TASK DESCRIPTION
Pull out every line of the listing below that contains the word "academic". Treat uppercase and lowercase letters as different.

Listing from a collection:
[Start of Attachment]
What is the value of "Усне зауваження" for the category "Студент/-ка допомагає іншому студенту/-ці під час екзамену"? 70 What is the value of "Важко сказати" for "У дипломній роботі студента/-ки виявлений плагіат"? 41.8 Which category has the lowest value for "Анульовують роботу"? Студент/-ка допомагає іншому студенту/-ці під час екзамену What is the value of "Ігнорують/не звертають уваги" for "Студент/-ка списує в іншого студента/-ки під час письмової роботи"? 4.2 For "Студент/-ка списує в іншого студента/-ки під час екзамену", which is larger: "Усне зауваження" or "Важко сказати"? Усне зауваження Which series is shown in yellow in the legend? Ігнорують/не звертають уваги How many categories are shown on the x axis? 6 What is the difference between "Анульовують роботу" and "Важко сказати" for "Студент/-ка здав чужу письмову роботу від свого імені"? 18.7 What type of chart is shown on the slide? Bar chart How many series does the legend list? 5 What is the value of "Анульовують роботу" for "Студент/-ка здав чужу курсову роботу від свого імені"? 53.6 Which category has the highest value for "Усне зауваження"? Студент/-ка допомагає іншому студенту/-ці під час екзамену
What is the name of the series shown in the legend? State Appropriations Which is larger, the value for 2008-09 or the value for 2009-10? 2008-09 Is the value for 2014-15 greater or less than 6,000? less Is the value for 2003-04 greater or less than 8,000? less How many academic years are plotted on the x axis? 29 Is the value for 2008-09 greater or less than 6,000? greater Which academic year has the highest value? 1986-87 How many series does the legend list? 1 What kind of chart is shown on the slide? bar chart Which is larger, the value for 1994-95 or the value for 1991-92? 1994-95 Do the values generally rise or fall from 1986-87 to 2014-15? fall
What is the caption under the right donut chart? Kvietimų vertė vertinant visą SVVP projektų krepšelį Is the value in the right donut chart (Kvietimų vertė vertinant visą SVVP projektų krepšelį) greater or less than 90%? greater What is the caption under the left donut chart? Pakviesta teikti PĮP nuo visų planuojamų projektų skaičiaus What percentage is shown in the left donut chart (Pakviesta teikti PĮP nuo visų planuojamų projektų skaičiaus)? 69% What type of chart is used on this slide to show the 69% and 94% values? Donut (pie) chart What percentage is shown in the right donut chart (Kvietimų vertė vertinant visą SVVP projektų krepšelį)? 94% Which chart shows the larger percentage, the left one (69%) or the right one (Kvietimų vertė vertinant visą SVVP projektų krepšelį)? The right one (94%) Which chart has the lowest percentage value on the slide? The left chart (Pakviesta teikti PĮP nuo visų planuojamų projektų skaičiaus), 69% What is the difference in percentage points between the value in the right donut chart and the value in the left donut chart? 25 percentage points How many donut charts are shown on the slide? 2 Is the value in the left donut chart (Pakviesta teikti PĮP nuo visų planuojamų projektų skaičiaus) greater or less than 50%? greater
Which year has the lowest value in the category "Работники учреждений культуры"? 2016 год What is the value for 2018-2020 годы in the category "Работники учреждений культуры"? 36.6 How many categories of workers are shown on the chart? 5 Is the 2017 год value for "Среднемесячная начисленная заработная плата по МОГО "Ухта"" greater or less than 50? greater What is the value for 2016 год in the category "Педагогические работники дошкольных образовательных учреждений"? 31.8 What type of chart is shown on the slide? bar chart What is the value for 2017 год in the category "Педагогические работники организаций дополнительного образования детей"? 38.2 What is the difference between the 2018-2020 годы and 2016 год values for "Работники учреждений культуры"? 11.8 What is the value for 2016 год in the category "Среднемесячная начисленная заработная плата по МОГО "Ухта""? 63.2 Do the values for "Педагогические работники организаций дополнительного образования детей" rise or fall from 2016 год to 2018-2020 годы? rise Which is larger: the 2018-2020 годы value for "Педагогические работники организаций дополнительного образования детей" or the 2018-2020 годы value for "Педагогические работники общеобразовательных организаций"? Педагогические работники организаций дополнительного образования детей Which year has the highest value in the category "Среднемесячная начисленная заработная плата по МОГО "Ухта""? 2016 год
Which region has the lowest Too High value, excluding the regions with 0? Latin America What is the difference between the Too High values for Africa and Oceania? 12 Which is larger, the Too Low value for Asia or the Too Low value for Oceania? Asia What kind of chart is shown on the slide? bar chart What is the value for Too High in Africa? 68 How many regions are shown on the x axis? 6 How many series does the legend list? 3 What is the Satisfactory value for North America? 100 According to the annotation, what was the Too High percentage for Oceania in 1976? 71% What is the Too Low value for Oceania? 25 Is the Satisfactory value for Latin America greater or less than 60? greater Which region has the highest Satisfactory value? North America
[End of Attachment]
REPLY
What is the name of the series shown in the legend? State Appropriations Which is larger, the value for 2008-09 or the value for 2009-10? 2008-09 Is the value for 2014-15 greater or less than 6,000? less Is the value for 2003-04 greater or less than 8,000? less How many academic years are plotted on the x axis? 29 Is the value for 2008-09 greater or less than 6,000? greater Which academic year has the highest value? 1986-87 How many series does the legend list? 1 What kind of chart is shown on the slide? bar chart Which is larger, the value for 1994-95 or the value for 1991-92? 1994-95 Do the values generally rise or fall from 1986-87 to 2014-15? fall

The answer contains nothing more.